Saturday, January 24, 2009

The Poetic Mission



The mission of the poet is to express the mind of a people, a culture, a civilization. He extends the myths and rituals, taking them to the outer limits like a Coltrane or Eric Dolphy tune, stretching, transcending all that is, was and will be. His tool is language, from which he cannot be limited by political correction or submission to the culture police on the left or the right.
The poet is a healer in the time of sickness, inspiring wholeness and celebrating the positive. He must point out contradictions and lies. Like Oakland Tribune editor Martin Reynolds defending the bullshit Chauncey Bailey project, that collection of white supremacy journalists supposedly investigating the murder of Chauncey Bailey.

Martin spoke of the glorious task the project has undertaken, but after all these months, the CBP has yet to reveal information on the black murder squad at the Oakland Police Department. The latest revelations of police corruption do not answer the question of who killed Chauncey. We understand it took months before the CBP would consider any police misconduct in the murder investigation. While Martin applauds the work of the project, we ask him about long-time Tribune crime writer Harry Harris who, we have learned, opposed investigating his friends at the OPD. Clearly, Harry Harris has been around too long associating with the police and has thus become part of the problem, making us smell a rat running between the police and the media, Tribune and CBP included.
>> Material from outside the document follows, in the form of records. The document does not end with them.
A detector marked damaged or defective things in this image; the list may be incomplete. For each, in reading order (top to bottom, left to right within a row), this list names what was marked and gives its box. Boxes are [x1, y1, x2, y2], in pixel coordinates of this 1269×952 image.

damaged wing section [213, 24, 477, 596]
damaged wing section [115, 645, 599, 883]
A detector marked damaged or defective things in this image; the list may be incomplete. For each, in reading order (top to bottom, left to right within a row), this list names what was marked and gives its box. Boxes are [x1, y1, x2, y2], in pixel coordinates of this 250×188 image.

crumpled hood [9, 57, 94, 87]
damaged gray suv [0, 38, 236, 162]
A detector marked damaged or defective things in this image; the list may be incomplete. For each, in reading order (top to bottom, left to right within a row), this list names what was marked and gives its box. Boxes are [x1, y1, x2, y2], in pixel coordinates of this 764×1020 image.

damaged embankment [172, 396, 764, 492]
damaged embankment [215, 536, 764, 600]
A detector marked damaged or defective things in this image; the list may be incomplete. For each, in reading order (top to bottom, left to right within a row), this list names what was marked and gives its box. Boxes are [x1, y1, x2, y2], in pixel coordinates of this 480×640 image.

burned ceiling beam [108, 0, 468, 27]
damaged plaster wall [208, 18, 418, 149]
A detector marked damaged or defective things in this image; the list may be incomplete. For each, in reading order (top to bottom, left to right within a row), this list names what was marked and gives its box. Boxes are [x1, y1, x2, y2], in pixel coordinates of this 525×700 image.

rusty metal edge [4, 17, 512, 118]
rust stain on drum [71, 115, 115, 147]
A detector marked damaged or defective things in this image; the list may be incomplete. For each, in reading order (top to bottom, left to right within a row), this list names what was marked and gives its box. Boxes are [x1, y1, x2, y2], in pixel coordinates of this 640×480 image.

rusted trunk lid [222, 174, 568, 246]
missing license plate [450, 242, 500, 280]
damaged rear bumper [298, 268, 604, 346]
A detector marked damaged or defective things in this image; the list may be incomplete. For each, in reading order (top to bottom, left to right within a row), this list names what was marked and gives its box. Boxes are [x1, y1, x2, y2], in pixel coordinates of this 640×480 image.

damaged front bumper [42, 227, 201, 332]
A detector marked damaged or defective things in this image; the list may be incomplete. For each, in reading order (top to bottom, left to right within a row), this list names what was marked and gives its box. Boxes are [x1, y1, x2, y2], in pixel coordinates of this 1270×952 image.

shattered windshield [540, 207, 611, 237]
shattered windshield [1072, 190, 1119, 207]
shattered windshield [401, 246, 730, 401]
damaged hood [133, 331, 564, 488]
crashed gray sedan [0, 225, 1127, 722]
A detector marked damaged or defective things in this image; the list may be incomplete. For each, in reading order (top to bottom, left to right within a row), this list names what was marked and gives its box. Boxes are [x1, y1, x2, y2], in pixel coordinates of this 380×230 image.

The poet's mission was well defined in Mao's classic essay Talks on Art and Literature at Yenen Forum. The poet is either part of the problem or part of the solution--is he with the oppressor or the oppressed? Or we can recall the words of ancestor Paul Robeson, "The artist must become a freedom fighter." For whom does he write? Does he write to satisfy Pharaoh and his minions, or is his mission to liberate the suffering masses from ignorance, although he should never consider himself superior, since the teacher always learns from his students. If he listens, the poets will come to know the pain and trauma of his people and his duty is to relieve the pain and trauma with visions, plans and programs for the collective good.

The poetic challenge is to take people to new vistas of consciousness that reveal the soul, individual and communal, which are one. Language is a communal experience that is not the property of the poet. He can add to it with his imagination, but is there imagination without myth-ritual? What is the source of imagery except the collective myth of a culture or civilization.

It time of struggle and crisis, the poet must become a propagandist who whips defeat into victory, sadness into joy. Truth is paramount--there are lives at stake, hence this is no game, no job for money, no position for public adoration, no ego trip. Call it revolution, change of the most radical form.

Martin mentioned the toll of journalists killed in the line of duty throughout the world last year. Yes, the truth is just as mighty as the sword. Men fear truth simply because it destroys lies presented by oppressors everywhere. They do not want the truthsayers around. Silence them at whatever price. Censor them. Let them starve to death as America did journalist Gary Webb or Chauncey Bailey for that matter. Chauncey was arrogant but he lived a humble life-style and he was a dedicated journalist who wrote when you observed no movement of his pen. Yes, Chauncey would interview without tape recorder or notes, but there would be a story. And he paid the ultimate price to carry out his mission. Are you poets, writers, journalists, rappers prepared to pay--or you prepared to tell the truth so help you God?